My closest equivalent to an NP is a 3rd or 4th year resident. They could be good. They could be very good. The problem is with the lack of depth of clinical training they might encounter a severe case never having seen one before. A good resident will have been through the same. Eager, skilled, smart and will be able to handle tough cases with time but still green.

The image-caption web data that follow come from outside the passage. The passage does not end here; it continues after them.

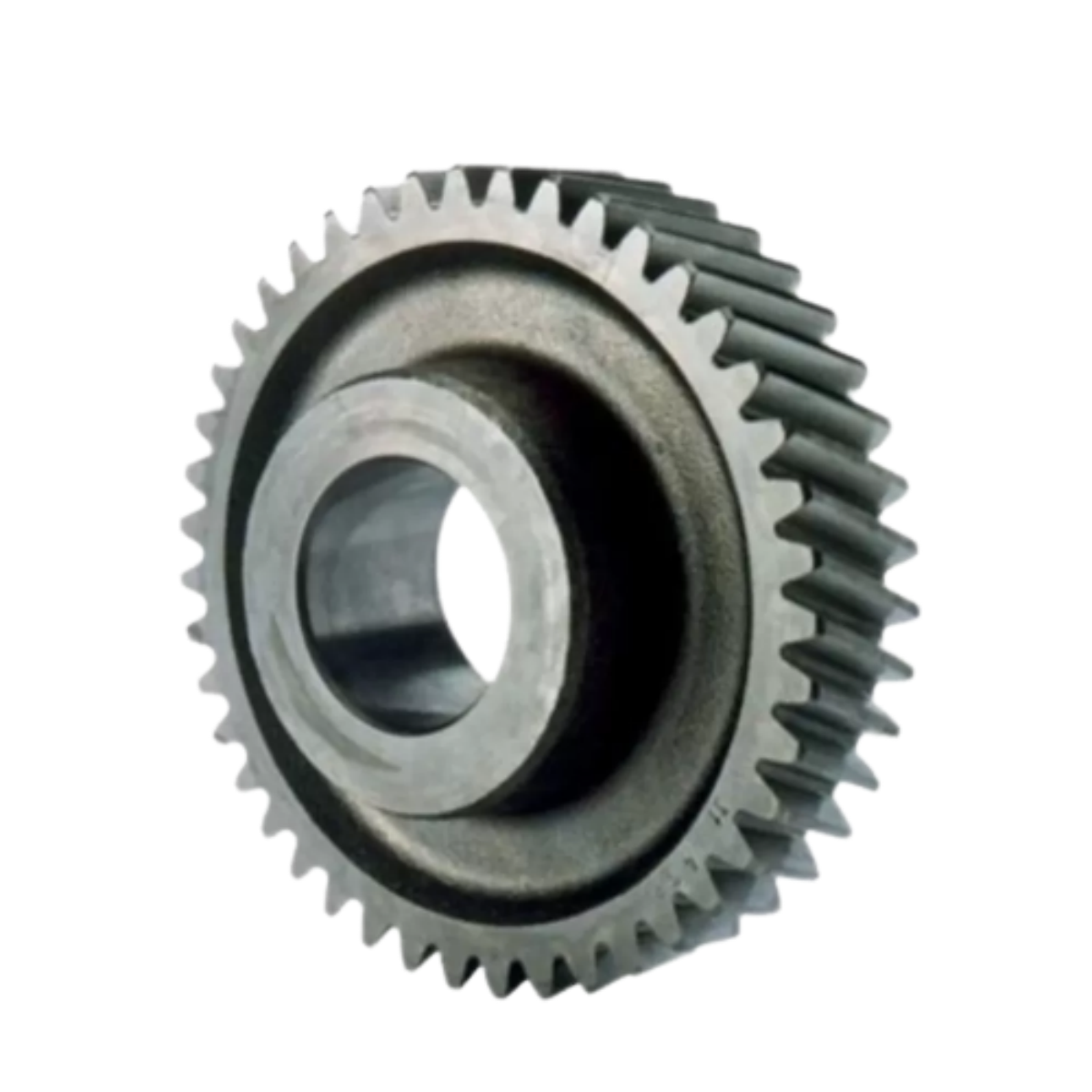 1250304217 Engrenagem 4a Movel Zf Do Brasil 1250304217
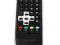 PILOT TV DO CURTIS TPM02 C20MP2 C21M1 C14M2 21M1VT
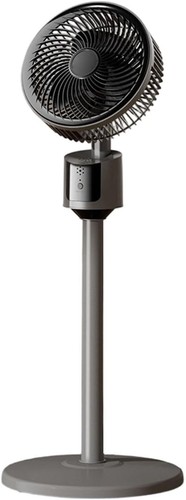 Ventilatore piantana per - a,
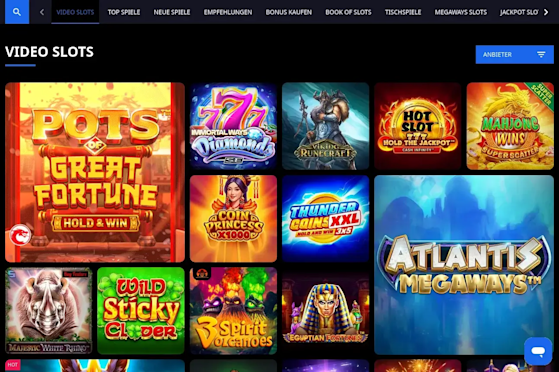 Games Hub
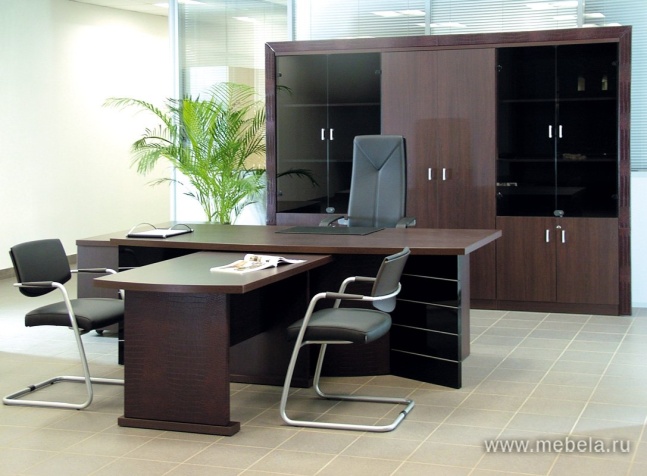 Стол кофейный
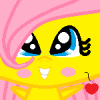 FlufflePuff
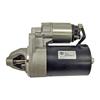 HELLA Starter Motor 8EA 015 642-111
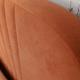 review preview photo № 2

With residency training, most good programs will put residents in almost every situation imaginable so by the time they graduate they've seen a decent amount. IMHO even good programs won't have trained residents well enough to completely cut the cord. That's why I recommend recent graduates from residency to consider academia at least temporarily, maybe just a few years.
NPs, however, only have weeks of clinical training in a specific area. So say an NP did an office based practice for 4 years. They'll likely know how to do office based work well but if never trained would've likely been locked in a very narrow range of practice. E.g. only a small handful of antidepressants, antipsychotics, mood stabilizers, having hardly dealt with severe patients, not having good clinical experience to know what happens much to their patients while in inpatient or the ER etc.
I would not realistically expect any NP even within the first 5 years of their practice to even have seen 1 case of catatonia and would most definitely based on this not have been able to catch it. Even if they do suspect one, without having ever seen it before they won't have that needed experience to feel confident with what they're doing. Same goes with reading QT intervals in EKGs and correlating it with meds, Tardive Dyskinesia, Charles Bonnet Syndrome, Musical Tinnitus, e (Musical Ear Syndrome) etc.
I had a case where a psych NP made the patient's case of Musical Tinnitus significantly worse. One told the patient that she was psychotic. The other told the patient that her Musical Tinnitus was because a man was secretly implanting the music in her head under the argument, "I don't want her to feel she's psychotic so I decided to validate her psychosis" when in fact Musical Tinnitus IS NOT WHAT WE SEE IN OTHER PSYCHOSIS-if it is psychosis.
If the NP is teamed up with a great attending, is willing to learn and the attending wants to teach that NP I can see being very very very good, even exceeding most physicians but this is extremely rare. As a demographic whole (not individuals) and I've made no efforts to hide this IMHO about half the psychiatrists I see are terrible. This is based on about half of them not having what should be even reasonable IMHO expectations. E.g. I see so many psychiatrists diagnosing patients all with Bipolar Disorder no matter what they have and when asked give indefensible answers such as "that's the diagnosis where no matter what I could argue my way out of it. If they can't sleep I can say they have Bipolar. If they're depressed I can say they have Bipolar. If they're psychotic I can say they have Bipolar." I see some psychiatrists still not knowing the 4-6 week rule with antidepressant trials. (PATHETIC!) But getting to NPs I see about 15% being very good and when I say good it's usually only within the specific area they usually work in.